Why Doesn't ATK Use Typescript?

Typescript provides type checking for Javascript but it also adds more complexity and time to the build process. Now that there is a proposal to add some amount of type checking to Javascript, it seems less necessary to rewrite the tests in Typescript. Using Typescript would also limit the ability of some teams to use the module.

Why Ethereal.email?

Alternative tools for email tests are Mailhog and Maillog (see this Drupal documentation page for more). These are both excellent tools and for extensive email testing a team will likely want to set one up eventually. 

I chose Ethereal.email because:

  • it is already set up on their server thus saving setup and configuration time; just needs a free account
  • out of the box, it allows testing of the whole circuit including the public web
  • it’s free
  • it works well.

At some point it's likely that there will be tests that use these other tools since they are used extensively for many types of mail testing.

Loads of Configuration

Automated Testing Kit uses standard Drupal URLs by default but these can be changed. Below is the playwright.atk.config.js file that includes configuration settings and URLs; the Cypress configuration file is almost identical.


module.exports = {
 operatingMode: "native",
 drushCmd: "drush",
 articleAddUrl: 'node/add/article',
 contactUsUrl: "form/contact",
 logInUrl: "user/login",
 logOutUrl: "user/logout",
 imageAddUrl: 'media/add/image',
 mediaDeleteUrl: 'media/{mid}/delete',
 mediaEditUrl: 'media/{mid}/edit',
 mediaList: 'admin/content/media',
 nodeDeleteUrl: 'node/{nid}/delete',
 nodeEditUrl: 'node/{nid}/edit',
 pageAddUrl: 'node/add/page',
 registerUrl: "user/register",
 resetPasswordUrl: "user/password",
 termAddUrl: 'admin/structure/taxonomy/manage/tags/add',
 termEditUrl: 'taxonomy/term/{tid}/edit',
 termDeleteUrl: 'taxonomy/term/{tid}/delete',
 termViewUrl: 'taxonomy/term/{tid}',
 authDir: "tests/support",
 dataDir: "tests/data",
 supportDir: "tests/support",
 testDir: "tests",
 pantheon : {
   isTarget: false,
   site: "aSite",
   environment: "dev"
 }
}

Hooks

Some tests require that ATK is running on the target server so that they have access to preprocess hooks. The hooks add HTML attributes that allow easy targeting of an element.
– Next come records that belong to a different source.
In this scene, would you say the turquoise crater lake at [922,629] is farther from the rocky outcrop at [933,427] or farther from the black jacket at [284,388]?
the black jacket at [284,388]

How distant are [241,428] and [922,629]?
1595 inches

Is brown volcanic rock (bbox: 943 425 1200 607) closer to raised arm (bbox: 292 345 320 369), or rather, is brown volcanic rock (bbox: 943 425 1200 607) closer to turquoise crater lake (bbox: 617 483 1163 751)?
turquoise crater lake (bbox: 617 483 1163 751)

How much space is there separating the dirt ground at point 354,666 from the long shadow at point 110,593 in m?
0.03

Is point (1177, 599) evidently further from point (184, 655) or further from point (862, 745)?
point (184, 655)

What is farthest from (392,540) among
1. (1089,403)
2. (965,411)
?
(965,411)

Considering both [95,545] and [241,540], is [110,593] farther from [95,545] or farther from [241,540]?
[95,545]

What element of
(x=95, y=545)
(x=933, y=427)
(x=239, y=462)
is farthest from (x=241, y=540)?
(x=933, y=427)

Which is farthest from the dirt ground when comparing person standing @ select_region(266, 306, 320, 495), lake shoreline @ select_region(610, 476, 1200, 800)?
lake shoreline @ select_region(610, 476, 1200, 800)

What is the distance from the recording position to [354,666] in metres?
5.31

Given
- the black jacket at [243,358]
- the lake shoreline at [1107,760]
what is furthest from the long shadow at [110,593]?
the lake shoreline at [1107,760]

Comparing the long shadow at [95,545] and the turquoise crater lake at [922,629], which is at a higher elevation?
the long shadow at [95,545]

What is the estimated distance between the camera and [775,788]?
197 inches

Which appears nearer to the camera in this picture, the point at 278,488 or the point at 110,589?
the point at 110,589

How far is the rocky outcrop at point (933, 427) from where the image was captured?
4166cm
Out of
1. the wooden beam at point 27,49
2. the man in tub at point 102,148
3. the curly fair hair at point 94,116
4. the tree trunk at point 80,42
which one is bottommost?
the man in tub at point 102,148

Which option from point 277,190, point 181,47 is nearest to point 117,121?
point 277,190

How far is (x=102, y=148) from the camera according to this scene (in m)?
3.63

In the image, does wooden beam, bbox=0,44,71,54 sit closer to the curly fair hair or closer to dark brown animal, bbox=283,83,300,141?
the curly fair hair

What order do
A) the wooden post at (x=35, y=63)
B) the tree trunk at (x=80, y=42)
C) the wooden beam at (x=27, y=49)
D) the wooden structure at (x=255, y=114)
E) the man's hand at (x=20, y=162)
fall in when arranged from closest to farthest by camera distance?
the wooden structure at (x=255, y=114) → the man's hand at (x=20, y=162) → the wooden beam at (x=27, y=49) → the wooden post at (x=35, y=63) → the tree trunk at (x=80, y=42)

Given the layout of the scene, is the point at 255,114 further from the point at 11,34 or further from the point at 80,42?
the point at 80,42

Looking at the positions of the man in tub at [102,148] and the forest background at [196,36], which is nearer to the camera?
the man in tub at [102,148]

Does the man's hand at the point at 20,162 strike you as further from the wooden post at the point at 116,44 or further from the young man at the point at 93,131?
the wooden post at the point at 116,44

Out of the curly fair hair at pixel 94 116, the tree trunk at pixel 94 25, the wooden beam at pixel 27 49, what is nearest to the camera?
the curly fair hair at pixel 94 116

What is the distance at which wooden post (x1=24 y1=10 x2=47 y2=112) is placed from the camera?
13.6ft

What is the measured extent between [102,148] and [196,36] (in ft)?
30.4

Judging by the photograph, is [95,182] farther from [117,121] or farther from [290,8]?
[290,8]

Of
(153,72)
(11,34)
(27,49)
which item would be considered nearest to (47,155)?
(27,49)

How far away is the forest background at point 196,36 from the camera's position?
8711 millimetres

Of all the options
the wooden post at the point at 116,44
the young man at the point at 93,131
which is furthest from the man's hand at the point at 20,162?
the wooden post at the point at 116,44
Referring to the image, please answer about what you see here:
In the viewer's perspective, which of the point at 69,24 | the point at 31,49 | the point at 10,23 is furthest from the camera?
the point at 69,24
Pages and articles get the "node-type-<node_type>" and "node-nid-xxx" classes. Terms get the the "term-vid-xxxx" and "term-tid-xxxx" classes.

Media items get "data-media-id"= mediaId.

Custom Drush Commands

fprop

The XML Sitemap test requires that the custom fprop Drush command be available on the target server. fprop returns file properties, such as last modified date, and file size, that let the test determine if the sitemap has been regenerated.

Conclusion

These 18 tests are a good start and the number grow to cover more common use cases. Obviously, you will need to add custom tests for your site. It's common for enterprise sites to have many hundreds of tests split into a smoke test suite, a more in-depth functional suite and component-specific test suites that examine a component in great depth.

Don't need a test? Just add @skip tag (or delete the file) while the remaining tests help ensure your Drupal site is working bug-free.